── QUOTED PASSAGE

CIVIL ACTION NO. 3:05-0784
UNITED STATES ARMY CORPS
OF ENGINEERS, et al.,
Defendants.
MEMORANDUM OPINION AND ORDER
Currently before the Court is Plaintiffs’ Motion for Leave to File a Seventh Amended and
Supplemental Complaint (ECF No. 513).
For the reasons set forth below, the Motion is
GRANTED.
DISCUSSION
Plaintiffs’ proposed Seventh Amended and Supplemental Complaint contains four counts.
Counts One and Four raise new legal claims. Counts Two and Three are restated from Counts
One and Two of the currently operative Second Amended Sixth Supplemental Complaint. “[O]n
motion and reasonable notice, the court may, on just terms, permit a party to serve a supplemental
pleading.” Fed R. Civ. P. 15(d). Though leave to amend or supplement should generally be
freely granted, a court may deny a motion to supplement or amend when the amendment would be
futile. Forman v. Davis, 371 U.S. 178, 182 (1962). The Fourth Circuit has explained that
“[l]eave to amend . . . should only be denied on the ground of futility when the proposed
amendment is clearly insufficient or frivolous on its face.” Johnson v. Oroweat Foods Co., 785
F.2d 503, 510 (4th Cir. 1986). The United States Army Corps of Engineers (“the Corps”) and
Intervenor-Defendant Mingo Logan Coal Company (“Mingo Logan”) oppose the motion for
various reasons discussed below.

────

• REQUIRED TASK: Decide whether each statement agrees with the memorandum opinion, answering yes or no and quoting the opinion's deciding words. 1. The court allows the plaintiffs to file the Seventh Amended and Supplemental Complaint. 2. All four counts in the proposed complaint raise new legal claims. 3. Mingo Logan Coal Company opposes the plaintiffs' motion.

── GIVEN RECORDS

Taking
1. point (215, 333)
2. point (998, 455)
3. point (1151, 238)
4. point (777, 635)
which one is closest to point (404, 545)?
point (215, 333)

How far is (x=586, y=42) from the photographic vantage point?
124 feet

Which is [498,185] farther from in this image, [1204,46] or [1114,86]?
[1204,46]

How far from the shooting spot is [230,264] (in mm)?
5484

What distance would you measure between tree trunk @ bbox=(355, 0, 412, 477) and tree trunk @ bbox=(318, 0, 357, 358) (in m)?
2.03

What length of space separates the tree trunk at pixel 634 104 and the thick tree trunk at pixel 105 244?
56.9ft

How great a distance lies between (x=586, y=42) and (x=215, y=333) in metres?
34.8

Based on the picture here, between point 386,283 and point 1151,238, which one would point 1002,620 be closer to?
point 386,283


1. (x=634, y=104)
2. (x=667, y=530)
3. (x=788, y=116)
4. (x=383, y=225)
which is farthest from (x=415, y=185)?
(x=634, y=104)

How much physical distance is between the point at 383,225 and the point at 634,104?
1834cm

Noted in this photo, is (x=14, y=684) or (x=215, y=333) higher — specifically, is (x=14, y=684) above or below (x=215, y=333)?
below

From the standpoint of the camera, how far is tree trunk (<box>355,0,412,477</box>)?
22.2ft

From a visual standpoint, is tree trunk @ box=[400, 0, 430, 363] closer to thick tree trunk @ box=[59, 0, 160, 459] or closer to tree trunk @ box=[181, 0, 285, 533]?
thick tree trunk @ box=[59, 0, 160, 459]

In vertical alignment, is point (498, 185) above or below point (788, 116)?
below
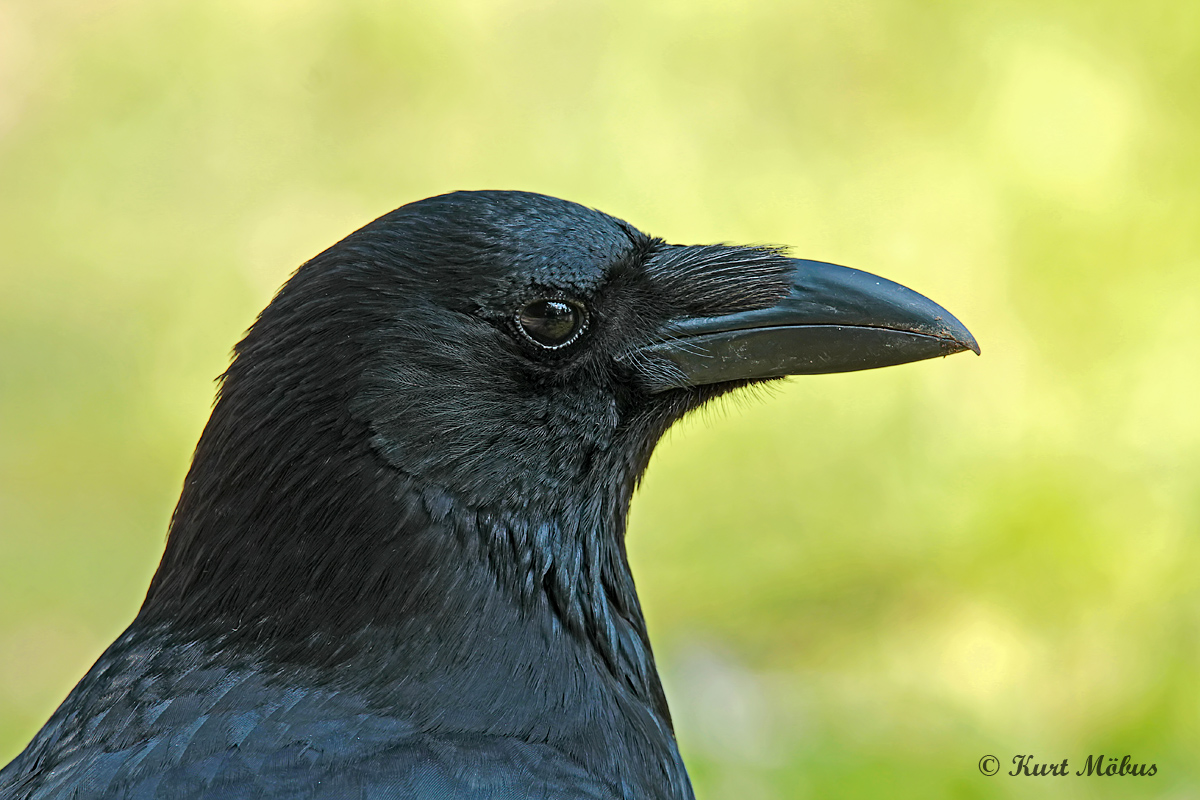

────

• RESULT OF THE TASK:
1. Yes: "For the reasons set forth below, the Motion is GRANTED."
2. No: "Counts Two and Three are restated from Counts One and Two of the currently operative Second Amended Sixth Supplemental Complaint."
3. Yes: "Intervenor-Defendant Mingo Logan Coal Company (“Mingo Logan”) oppose the motion"